What Is A Zen Life And What Does It Have To Offer?

I’ve promised myself and you, dear reader, that I’d address this question:

What is a Zen life and what does it have to offer?

So here it is.

But before I get into the “what,” first let me address the “why” question – why Zen?

Zen offers a path of awakening to the truth of this one great life. It really does. It really is.

If you’re a person who sees through the hollowness of the American Dream (pseudo-fulfillment through reflectionless absorption in the consumer, warrior culture) and instead you insist on realizing directly rather than solely believing others’ stories, Zen is for you.

What is a Zen life?

It is simply to become a zazen person, hiding yourself in zazen and playing peek-a-boo with the 10,000 incredible things. In becoming zazen people we become who we are – the many faces of zero.

A Zen life for the zazen person includes dharma study and work.

To study the dharma is to embody the sutras – the threads that connect us to the buddhas and ancestors and run through us toward the misty future – including the examination of teachers living and dead, through koan or other forms of contemplating dharma, digging out the marrow.

The work of a Zen life is to sing the great song of the bodhisattva through all the activities of sitting, standing, sleeping, lying down, and yes, even falling face first in a dung pile. As Ginny Whitelaw puts it in Zen Leadership, Zen work is about moving from “it’s all about me” to “I’m all about it.” Joko Beck once called this “the talk nobody wants to hear.”

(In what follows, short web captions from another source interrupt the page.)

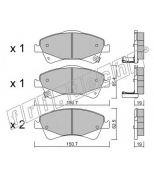 FRITECH - 8950 - Колодки тормозные дисковые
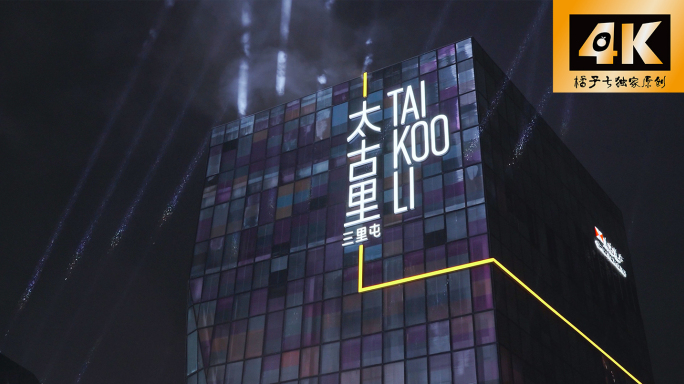 北京太古里三里屯下雨天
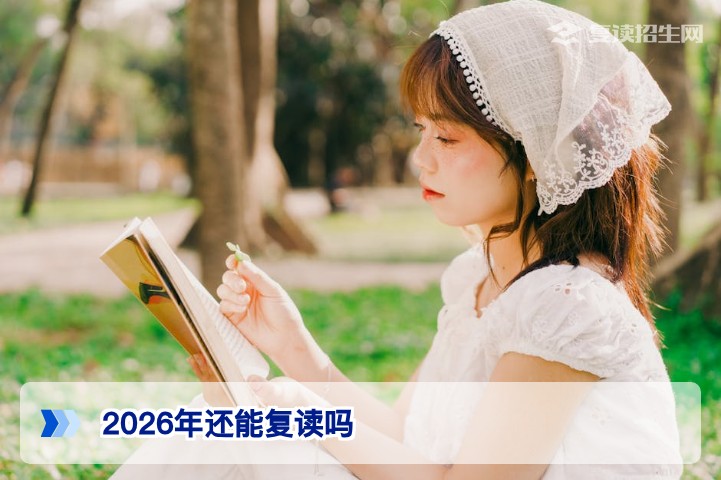 2026年湖南复读政策全解读：滑档落榜生还能再战一年吗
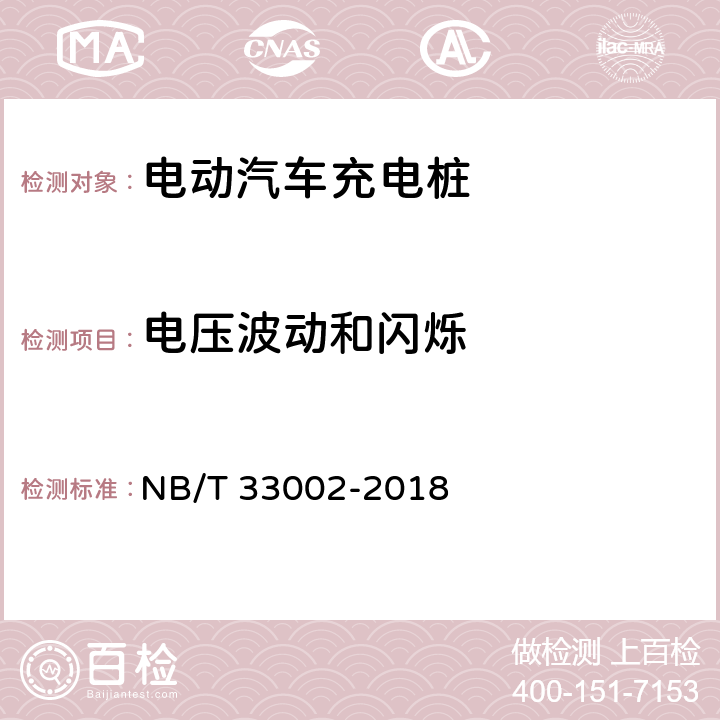 电压波动和闪烁 电动汽车交流充电桩技术条件 NB/T 33002-2018 7.15.3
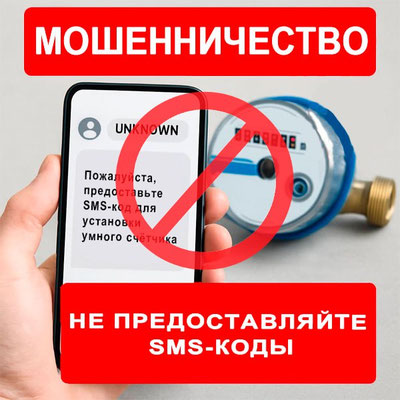 Изрображение 'В Ташкенте предостерегли от мошенников, собирающих "онлайн заявки на смарт-счетчики"'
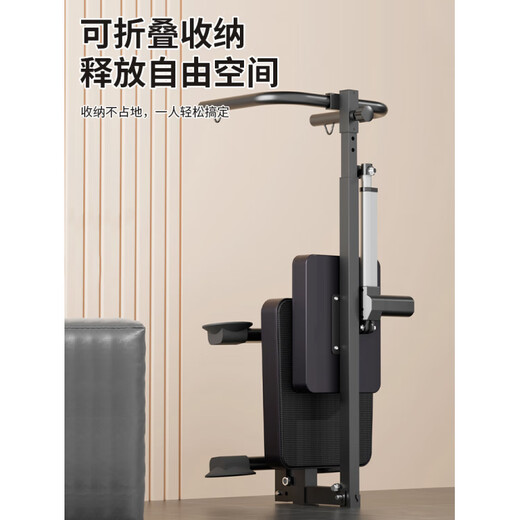 电动颈椎牵引椅脊椎医家用锻炼护颈部吊脖子腰椎抗阻拉伸神器 二合一升款黑红电动颈椎牵引椅【电动调节/可练倒立】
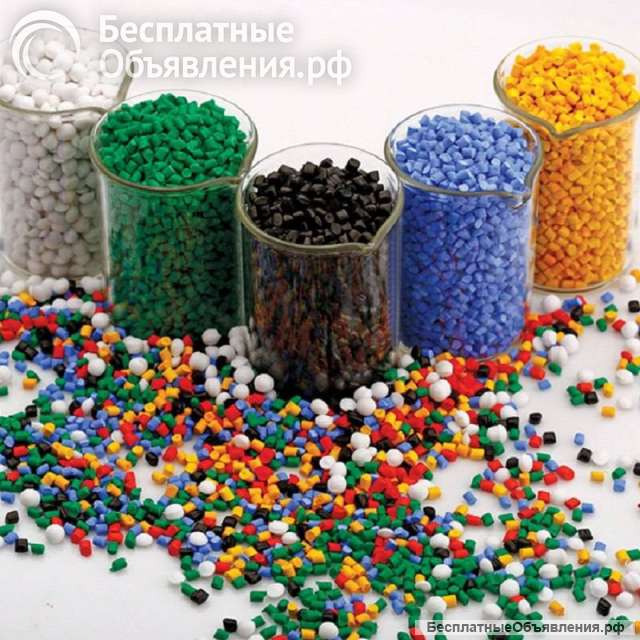 Работа Вахтой в Москве на производстве по изготовлению Полимерной Крошки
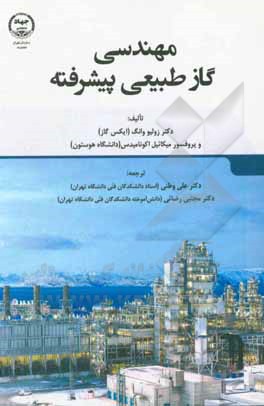 کتاب مهندسی گاز طبیعی پیشرفته اثر مایکل اکونومیدس
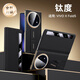 樂(lè )比億vivo x fold5手機殼新款vivox fold5折疊屏yy超薄腕帶支架保護殼vivo xfold5全包防摔翻蓋真皮皮套 【鈦度黑*升級】進(jìn)口真皮丨腕帶支架二合一丨智能視窗 vivo x 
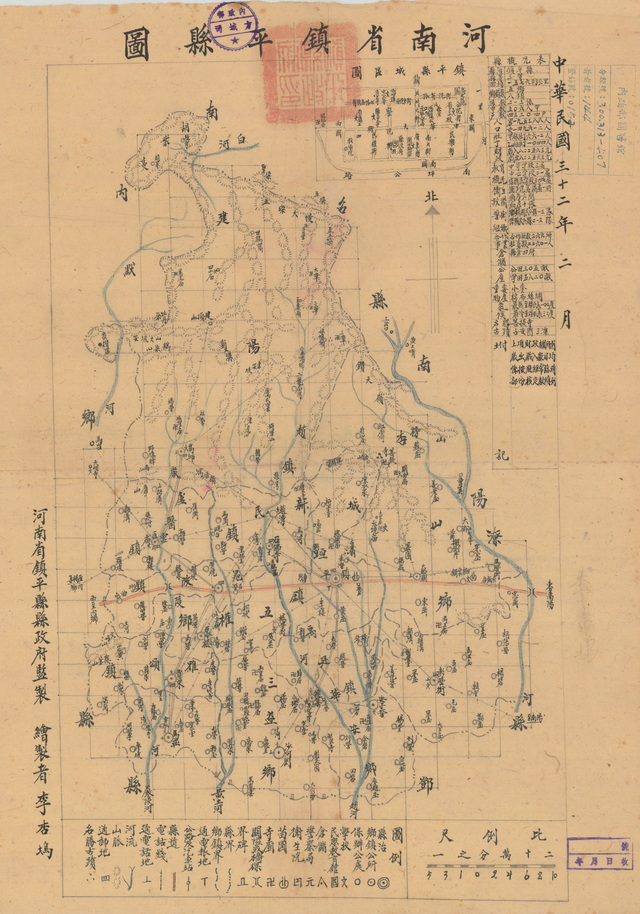 河南南阳历史地图大全预览图8 河南南阳历史地图大全预览图8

What does a Zen life have to offer?

Simply what it is, of course.

“You will have lots of spiritual experiences but they are just scenery,” Katagiri Roshi told me in our first meeting. “You must be long-distance train, anyway. Do you understand? Long-distance train. Most important point is to reach terminal station – you are exactly Buddha. From there you can go anywhere.”

  • http://zenpresence.com ZenPresence

    “If you’re a person who sees through the hollowness of the American Dream (pseudo-fulfillment through reflectionless absorption in the consumer, warrior culture) and instead you insist on realizing directly rather than solely believing others’ stories, Zen is for you.”

    And that is exactly why I study and practice Zen. I want to see what is , as it is

    Dan @ ZenPresence

  • Togeika

    The original American Dream was born out of the European Enlightenment, founded upon democratic principles. Studying the Founders can help us find our way. The Buddha was born out of the warrior caste. Zen came out of the Samurai caste in Japan. Warriors ended with the invention of the firearm and gun powder.
    Narcissism and materialism are our modern problems. Altruistic and devotional practice can help us deal with these issues. H.D. Thoreau was an early inspiration to me, to live a simple life.

  • http://davidmashton.blogspot.com David Ashton

    Song of the bodhisattva – what a beautiful concept. A soothing, healing, encouraging song. A priceless gift of Zen practice to sing for all in every situation.

  • doshoport

    Thank you for your comments.
    I’ll be in Rohatsu sesshin now for the next week so won’t be moderating any comments.
    Peace
    Dosho

  • http://www.wayofcats.com WereBear

    It’s a lovely way of putting it, -moving from “it’s all about me” to “I’m all about it.”-

    I like to think of it as “being awake.”